Jordan has always lived in rural areas, but recently moved back to the land that her partner grew up on: Rabbit Ridge Farm. After graduation, they realized their ideal life was on a farm and homestead. “This land was ideal for us because we were able to start farming and building our dream immediately. It’s also 60 acres, much bigger than we’re accustomed to having access too, and surrounded by large tracts of land owned by family members.” Here they raise 20 chickens of a variety of breeds, “including one little silver laced wyandotte hen who is utterly convinced she’s a dog.” They also have six rescue ducks, one beehive, fourteen rabbits (three English angoras), as well as a 14-year-old Sheltie mix and a 16-year-old cat.

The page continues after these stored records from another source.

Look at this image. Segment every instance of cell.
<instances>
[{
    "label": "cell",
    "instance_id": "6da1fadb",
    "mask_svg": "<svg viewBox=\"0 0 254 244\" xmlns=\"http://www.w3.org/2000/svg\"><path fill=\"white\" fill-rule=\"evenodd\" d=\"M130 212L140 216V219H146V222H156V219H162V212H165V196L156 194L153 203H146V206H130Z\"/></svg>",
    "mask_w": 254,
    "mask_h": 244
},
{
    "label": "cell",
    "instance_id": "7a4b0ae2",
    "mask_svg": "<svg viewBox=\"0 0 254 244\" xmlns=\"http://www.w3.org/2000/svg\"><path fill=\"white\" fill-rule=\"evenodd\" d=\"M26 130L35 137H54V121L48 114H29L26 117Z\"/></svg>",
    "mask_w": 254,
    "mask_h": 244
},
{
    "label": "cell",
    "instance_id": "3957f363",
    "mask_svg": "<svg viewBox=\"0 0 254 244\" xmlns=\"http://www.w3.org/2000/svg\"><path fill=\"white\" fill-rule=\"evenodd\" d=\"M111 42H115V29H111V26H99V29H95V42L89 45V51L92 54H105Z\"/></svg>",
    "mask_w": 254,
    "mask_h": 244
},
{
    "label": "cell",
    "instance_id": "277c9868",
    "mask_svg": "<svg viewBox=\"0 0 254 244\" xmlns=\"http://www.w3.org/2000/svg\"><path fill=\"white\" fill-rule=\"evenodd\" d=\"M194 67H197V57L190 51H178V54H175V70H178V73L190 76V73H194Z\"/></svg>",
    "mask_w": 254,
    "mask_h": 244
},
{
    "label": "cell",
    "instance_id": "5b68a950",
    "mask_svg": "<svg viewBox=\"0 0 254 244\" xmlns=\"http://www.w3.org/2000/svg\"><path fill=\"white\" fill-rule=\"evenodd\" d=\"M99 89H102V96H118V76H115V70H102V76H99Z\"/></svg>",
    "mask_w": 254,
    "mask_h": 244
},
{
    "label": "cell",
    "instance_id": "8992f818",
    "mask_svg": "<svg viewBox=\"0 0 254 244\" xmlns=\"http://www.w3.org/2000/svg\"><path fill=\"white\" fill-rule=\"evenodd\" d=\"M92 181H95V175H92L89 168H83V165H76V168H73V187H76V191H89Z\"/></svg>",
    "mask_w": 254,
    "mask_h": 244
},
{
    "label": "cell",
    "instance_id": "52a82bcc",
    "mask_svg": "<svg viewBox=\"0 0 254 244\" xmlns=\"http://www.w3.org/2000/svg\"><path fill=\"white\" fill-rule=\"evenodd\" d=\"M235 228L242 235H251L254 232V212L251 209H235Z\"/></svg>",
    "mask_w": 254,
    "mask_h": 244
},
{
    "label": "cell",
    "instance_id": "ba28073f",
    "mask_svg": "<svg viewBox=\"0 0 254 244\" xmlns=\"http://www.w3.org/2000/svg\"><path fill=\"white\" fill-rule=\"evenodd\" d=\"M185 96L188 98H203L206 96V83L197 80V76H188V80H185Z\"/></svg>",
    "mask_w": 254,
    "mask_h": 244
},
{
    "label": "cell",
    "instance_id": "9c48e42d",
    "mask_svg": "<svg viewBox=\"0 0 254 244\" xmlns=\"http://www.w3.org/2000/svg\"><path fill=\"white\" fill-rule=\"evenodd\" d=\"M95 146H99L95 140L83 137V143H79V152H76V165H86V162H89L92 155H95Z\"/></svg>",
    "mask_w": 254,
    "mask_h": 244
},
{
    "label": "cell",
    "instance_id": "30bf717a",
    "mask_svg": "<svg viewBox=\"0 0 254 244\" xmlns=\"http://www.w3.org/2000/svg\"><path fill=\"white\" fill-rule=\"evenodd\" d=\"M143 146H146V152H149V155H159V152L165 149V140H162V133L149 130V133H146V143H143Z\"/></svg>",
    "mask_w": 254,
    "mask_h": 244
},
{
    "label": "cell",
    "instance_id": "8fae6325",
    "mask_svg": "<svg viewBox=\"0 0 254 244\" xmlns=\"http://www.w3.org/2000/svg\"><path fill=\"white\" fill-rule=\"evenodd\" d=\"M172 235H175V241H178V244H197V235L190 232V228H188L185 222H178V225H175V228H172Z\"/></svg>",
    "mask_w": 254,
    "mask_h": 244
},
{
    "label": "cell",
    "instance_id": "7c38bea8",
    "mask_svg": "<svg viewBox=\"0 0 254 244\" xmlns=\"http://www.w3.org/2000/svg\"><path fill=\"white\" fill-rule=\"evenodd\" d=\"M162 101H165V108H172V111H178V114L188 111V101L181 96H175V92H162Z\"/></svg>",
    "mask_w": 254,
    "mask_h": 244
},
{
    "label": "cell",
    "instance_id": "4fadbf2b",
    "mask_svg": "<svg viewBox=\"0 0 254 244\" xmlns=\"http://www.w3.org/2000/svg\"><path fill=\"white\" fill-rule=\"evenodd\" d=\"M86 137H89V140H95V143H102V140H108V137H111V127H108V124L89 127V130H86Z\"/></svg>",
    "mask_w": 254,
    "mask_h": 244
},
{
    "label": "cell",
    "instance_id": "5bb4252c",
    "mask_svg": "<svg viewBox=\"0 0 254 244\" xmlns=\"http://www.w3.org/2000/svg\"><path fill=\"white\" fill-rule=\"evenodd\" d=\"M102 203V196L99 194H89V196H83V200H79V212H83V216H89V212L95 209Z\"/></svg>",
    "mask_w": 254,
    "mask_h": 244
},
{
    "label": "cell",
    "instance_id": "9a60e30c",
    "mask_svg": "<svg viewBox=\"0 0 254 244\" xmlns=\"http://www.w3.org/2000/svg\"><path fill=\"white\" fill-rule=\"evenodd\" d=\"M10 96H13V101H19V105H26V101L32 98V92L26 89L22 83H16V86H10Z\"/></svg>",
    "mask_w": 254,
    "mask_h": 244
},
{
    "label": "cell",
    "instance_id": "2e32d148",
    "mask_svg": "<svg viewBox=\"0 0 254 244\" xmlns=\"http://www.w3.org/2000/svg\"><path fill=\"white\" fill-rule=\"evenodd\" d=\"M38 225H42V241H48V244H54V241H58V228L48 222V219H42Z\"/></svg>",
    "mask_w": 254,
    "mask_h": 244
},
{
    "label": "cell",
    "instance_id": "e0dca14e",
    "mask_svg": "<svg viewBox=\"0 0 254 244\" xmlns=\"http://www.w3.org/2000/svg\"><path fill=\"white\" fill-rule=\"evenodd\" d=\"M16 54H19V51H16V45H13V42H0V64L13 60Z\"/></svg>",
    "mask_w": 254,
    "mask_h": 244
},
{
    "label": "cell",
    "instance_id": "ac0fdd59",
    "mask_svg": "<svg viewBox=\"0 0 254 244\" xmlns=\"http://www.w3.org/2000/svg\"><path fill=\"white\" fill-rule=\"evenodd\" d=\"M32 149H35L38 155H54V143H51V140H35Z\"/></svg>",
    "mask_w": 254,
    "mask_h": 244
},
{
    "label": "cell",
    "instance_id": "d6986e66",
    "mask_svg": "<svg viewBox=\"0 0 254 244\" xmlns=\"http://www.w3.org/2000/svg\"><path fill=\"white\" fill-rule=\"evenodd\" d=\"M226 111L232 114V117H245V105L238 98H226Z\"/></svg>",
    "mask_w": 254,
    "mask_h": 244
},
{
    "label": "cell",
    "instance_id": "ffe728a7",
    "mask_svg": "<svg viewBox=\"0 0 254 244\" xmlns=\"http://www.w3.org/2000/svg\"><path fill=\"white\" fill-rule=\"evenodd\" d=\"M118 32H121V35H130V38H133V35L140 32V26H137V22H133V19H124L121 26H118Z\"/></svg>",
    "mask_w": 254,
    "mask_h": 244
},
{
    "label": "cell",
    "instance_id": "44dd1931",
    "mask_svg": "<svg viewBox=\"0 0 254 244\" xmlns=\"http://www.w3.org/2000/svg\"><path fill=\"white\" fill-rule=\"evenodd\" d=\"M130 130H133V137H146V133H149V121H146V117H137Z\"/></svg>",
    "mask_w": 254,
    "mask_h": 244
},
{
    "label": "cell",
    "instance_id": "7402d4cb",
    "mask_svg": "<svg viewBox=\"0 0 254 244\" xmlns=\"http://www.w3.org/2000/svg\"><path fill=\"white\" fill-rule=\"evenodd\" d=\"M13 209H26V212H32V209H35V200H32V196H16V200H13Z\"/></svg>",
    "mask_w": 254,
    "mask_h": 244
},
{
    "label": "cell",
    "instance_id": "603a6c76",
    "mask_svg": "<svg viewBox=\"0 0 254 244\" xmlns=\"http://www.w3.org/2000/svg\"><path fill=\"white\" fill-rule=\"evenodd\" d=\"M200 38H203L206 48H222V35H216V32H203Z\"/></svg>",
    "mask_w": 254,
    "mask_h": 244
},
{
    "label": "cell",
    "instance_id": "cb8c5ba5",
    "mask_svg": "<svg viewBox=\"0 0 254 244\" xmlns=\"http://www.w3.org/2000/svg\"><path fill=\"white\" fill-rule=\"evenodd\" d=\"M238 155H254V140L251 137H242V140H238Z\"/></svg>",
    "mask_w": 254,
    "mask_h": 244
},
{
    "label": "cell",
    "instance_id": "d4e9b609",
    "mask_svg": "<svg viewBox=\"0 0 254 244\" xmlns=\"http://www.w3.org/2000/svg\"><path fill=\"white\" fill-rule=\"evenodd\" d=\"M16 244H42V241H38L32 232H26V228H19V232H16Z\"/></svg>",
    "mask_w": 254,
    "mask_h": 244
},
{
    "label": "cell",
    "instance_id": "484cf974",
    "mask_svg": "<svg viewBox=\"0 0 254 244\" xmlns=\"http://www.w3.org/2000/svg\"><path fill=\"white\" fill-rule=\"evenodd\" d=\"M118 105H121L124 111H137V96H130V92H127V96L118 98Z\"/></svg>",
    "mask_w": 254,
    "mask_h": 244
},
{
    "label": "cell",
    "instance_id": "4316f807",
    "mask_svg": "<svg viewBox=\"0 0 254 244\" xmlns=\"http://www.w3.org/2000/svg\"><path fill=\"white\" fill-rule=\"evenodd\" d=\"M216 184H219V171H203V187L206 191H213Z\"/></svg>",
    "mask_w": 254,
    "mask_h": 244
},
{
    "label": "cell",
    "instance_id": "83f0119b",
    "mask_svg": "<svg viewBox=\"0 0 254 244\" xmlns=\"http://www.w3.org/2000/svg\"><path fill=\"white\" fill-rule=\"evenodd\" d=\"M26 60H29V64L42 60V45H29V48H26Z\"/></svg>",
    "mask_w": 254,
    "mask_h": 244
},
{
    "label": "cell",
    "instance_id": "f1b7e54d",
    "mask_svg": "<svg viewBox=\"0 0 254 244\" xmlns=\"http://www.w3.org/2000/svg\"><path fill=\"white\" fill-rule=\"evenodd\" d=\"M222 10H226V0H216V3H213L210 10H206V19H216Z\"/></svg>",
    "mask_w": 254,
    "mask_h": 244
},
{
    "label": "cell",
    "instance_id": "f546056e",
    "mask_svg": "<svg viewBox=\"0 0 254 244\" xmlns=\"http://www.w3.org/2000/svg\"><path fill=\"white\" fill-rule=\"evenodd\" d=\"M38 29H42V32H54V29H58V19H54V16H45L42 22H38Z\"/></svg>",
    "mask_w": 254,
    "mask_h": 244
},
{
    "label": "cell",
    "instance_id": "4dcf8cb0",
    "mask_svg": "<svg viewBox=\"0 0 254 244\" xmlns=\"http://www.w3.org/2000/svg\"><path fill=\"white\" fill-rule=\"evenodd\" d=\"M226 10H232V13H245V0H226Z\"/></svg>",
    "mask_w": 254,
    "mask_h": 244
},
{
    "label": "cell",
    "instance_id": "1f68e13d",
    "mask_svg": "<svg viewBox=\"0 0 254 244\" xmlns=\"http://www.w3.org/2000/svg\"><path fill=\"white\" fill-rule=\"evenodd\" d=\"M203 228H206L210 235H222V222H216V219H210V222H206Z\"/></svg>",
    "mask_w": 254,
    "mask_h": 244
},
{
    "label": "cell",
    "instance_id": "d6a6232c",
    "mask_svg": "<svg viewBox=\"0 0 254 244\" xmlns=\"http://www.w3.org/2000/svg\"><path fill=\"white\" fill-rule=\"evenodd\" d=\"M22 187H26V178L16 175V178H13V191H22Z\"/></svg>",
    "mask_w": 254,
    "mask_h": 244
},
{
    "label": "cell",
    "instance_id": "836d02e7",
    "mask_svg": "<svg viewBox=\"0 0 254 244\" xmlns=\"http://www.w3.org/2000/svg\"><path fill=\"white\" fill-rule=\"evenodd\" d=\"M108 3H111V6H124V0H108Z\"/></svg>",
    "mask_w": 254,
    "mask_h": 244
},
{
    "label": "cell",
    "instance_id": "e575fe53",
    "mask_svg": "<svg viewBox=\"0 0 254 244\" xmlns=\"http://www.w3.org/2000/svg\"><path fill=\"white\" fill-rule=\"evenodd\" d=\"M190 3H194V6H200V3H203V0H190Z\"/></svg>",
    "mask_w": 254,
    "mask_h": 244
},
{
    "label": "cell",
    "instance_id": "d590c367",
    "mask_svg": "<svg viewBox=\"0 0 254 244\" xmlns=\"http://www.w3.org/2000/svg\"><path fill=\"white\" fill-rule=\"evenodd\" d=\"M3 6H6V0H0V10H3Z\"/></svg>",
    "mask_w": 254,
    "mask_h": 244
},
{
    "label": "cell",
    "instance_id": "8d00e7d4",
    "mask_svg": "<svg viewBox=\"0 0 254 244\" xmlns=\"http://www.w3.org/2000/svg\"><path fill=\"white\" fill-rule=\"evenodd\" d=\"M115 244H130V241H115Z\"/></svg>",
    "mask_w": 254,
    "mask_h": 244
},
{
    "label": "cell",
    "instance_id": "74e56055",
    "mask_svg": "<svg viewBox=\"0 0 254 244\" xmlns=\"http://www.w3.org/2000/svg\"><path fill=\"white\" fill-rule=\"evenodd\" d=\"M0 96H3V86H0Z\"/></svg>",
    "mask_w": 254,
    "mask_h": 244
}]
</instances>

“I’ve actually been into gardening since I was a child, and my partner’s family has always had large gardens, but together we started our first market garden when we were on a summer break from college. At the time, we were kind of scrambling to make ends meet, and the garden not only fed us but helped bring in a little extra cash.” In their garden, Jordan grows a variety of produce. This fall they’re planting wheat, garlic, carrots, kale, peas, cabbage, leeks, and a variety of greens.

Their largest project, though, is going completely off-grid by building a 24×24-foot home deep in the woods. Jordan hopes to be moved in by next year, but there’s still a well to dig, solar panels to install, and a wood stove to create! Not to mention other homesteading tasks like expanding the garden, planting an orchard, developing crafts like soap-making, preparing the land for sheep, and overall hoping to soon make a full-time income from the land.

To Jordan, homesteaders are those people who first and foremost “are looking to provide for themselves as much as possible whether it be growing and canning produce, knitting socks, or making laundry detergent.” But she believes it can also define anyone who wants to live close to nature and find their community there, cherish traditional skills, and who are grateful for what they have. Her philosophy on country life is just about “slowing down and getting back to old ways of providing for yourself like gardening, foraging, and beekeeping. It’s more about food, family, and lifestyle than about where you actually live.”